Améliorer l'engagement et la collaboration dans l'évaluation des risques

L'organisme de réglementation des pesticides du Canada, l'Agence de réglementation de la lutte antiparasitaire (ARLA), doit avoir accès à davantage de données du monde réel, d'études approfondies et d'expertise pour affiner ses évaluations des risques pour la santé et l'environnement. Une expertise et des données supplémentaires pourraient éviter la perte de pesticides essentiels résultant des examens post‑commercialisation qui s'appuient sur des hypothèses et des modèles conservateurs.

Le groupe de travail recommande

que les ministères fédéraux et provinciaux et les organismes dont les intérêts et les préoccupations sont touchés par le système fédéral de réglementation des pesticides soient consultés plus tôt et participent de manière plus significative au processus d'évaluation des risques de l'ARLA.

Reconnaître la valeur des outils de lutte antiparasitaire

L'ARLA a besoin de mieux comprendre les avantages en matière de santé, de sécurité et d'environnement et les répercussions économiques et sociétales d'un produit. Une expertise supplémentaire permettrait aux organismes de réglementation de prendre en compte plus efficacement ces facteurs au moment de l'évaluation d'un pesticide essentiel ou de la détermination de la pertinence des solutions de rechange.

Le groupe de travail recommande

  • que les évaluations de la valeur des pesticides soient prises en compte par l'ARLA au moment de décider jusqu'à quel point il faut peaufiner les évaluations des risques et déterminer la pertinence des solutions de rechange lors de l'annulation ou de la modification de l'homologation des produits.

--

▸ Tâche demandée 1
Répondez à ces questions sur le texte consacré à la réglementation des pesticides :
(a) Quel est le nom complet de l'organisme canadien de réglementation des pesticides ?
(b) D'après la recommandation sur l'évaluation des risques, quelles parties devraient être consultées plus tôt ?
(c) Que devrait prendre en compte l'ARLA pour décider jusqu'à quel point il faut peaufiner les évaluations des risques ?
▸ Tâche demandée 2
Poursuivez le texte sur la réglementation des pesticides après sa dernière phrase.
Les données n'ont aucune utilité ici.

--

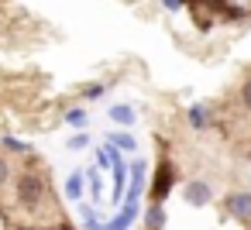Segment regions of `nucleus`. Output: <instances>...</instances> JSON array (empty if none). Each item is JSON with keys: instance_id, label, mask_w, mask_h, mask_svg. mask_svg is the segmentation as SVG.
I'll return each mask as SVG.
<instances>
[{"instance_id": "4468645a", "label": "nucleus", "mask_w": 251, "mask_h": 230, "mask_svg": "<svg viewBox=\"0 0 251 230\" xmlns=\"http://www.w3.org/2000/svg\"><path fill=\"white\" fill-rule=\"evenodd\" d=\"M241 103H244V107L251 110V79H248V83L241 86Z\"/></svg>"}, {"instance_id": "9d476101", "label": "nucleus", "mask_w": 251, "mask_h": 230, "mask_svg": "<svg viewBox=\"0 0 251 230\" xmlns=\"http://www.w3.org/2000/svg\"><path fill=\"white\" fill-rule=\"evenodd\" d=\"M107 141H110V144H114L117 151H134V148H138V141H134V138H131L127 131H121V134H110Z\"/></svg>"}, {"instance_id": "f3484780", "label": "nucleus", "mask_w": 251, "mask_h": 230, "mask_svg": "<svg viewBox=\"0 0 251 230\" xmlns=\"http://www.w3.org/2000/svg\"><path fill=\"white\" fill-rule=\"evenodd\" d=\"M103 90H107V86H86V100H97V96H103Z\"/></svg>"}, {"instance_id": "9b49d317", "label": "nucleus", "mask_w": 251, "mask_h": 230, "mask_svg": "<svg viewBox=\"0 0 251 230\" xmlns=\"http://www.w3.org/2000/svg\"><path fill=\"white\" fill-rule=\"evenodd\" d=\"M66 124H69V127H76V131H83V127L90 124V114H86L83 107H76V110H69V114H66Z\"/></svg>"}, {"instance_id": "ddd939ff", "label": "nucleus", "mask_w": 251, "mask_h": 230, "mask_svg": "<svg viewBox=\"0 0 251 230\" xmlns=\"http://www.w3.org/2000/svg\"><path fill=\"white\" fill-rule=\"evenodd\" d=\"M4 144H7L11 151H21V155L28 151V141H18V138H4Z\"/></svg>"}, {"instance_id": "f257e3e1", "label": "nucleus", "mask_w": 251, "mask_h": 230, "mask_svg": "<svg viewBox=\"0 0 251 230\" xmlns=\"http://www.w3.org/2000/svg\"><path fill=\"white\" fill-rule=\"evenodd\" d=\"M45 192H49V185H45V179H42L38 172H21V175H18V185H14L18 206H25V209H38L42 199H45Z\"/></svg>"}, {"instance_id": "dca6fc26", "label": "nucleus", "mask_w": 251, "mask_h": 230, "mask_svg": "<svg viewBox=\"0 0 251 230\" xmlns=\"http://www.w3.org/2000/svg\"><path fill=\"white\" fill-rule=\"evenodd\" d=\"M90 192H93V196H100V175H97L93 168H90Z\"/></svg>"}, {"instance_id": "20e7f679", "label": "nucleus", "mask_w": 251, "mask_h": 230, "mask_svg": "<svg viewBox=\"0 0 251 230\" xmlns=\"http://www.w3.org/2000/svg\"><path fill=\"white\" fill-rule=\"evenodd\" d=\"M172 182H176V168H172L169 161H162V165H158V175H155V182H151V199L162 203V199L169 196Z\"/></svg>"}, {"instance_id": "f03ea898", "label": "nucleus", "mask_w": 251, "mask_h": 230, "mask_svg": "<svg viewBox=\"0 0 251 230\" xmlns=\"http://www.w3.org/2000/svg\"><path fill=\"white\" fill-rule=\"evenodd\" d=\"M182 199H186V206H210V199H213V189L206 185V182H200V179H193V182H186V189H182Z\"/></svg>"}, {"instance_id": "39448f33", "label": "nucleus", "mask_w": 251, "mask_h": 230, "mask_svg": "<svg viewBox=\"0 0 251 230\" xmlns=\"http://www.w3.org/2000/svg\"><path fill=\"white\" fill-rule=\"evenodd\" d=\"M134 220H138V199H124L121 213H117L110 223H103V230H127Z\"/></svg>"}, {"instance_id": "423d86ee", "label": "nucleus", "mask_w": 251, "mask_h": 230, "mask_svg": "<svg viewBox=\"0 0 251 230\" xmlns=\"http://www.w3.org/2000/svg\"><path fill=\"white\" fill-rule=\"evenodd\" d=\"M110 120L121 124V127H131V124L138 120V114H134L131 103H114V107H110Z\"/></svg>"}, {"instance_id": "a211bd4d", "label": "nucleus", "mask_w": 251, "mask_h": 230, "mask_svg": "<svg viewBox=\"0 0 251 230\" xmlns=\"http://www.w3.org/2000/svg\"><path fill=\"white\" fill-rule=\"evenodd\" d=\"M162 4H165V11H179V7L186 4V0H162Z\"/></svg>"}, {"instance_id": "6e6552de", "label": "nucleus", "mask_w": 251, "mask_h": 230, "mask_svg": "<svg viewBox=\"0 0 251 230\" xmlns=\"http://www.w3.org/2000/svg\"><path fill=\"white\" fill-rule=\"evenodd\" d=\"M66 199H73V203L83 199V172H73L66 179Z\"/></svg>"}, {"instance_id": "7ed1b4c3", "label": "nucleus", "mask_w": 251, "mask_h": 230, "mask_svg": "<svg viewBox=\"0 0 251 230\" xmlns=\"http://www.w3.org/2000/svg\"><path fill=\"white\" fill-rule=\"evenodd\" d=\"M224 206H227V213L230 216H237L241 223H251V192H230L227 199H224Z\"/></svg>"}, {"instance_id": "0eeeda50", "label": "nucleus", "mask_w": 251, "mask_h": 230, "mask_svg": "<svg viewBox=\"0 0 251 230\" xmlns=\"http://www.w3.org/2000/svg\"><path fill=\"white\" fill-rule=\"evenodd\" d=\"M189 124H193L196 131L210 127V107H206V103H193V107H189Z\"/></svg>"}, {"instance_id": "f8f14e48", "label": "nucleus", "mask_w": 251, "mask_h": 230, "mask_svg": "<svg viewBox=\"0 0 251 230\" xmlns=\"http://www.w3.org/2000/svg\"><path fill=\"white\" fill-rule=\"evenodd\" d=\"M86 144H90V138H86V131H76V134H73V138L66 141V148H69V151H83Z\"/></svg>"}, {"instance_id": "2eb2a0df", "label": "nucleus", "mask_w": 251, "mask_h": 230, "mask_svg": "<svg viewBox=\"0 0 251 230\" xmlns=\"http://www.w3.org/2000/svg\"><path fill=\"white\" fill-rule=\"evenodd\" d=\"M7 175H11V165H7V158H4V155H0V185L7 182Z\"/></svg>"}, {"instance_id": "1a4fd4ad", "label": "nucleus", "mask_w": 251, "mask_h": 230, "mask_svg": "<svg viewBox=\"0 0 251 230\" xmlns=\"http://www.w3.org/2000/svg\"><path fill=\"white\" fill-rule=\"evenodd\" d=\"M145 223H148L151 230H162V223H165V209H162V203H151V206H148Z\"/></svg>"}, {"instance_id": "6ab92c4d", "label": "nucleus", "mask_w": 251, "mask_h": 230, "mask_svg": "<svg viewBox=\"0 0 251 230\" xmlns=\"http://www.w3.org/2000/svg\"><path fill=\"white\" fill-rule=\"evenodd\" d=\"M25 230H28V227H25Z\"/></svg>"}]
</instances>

--

▸ Réponse 1
(a) L'Agence de réglementation de la lutte antiparasitaire (ARLA).
(b) Les ministères fédéraux et provinciaux et les organismes dont les intérêts et les préoccupations sont touchés par le système fédéral de réglementation des pesticides.
(c) Les évaluations de la valeur des pesticides.

▸ Réponse 2
  • que les ministères fédéraux et provinciaux et les organismes dont les intérêts et les préoccupations sont touchés par le système fédéral de réglementation des pesticides apportent une expertise et des connaissances supplémentaires afin d'améliorer la qualité des évaluations de la valeur de l'ARLA.

Favoriser l'accès aux solutions de lutte antiparasitaire intégrée, y compris les biopesticides et les produits à faible risque

Les besoins en matière de lutte antiparasitaire peuvent varier considérablement et les producteurs doivent avoir accès à une sélection diversifiée de produits et de méthodes pour lutter contre les dommages causés par les organismes nuisibles, et ce, par les moyens les plus économiques et avec le moins de risques possible pour les personnes, les biens et l'environnement.

Le groupe de travail recommande

  • que les ministères et organismes du gouvernement fédéral explorent des moyens de faire du Canada un marché plus attrayant pour l'homologation de nouveaux produits antiparasitaires, notamment des biopesticides.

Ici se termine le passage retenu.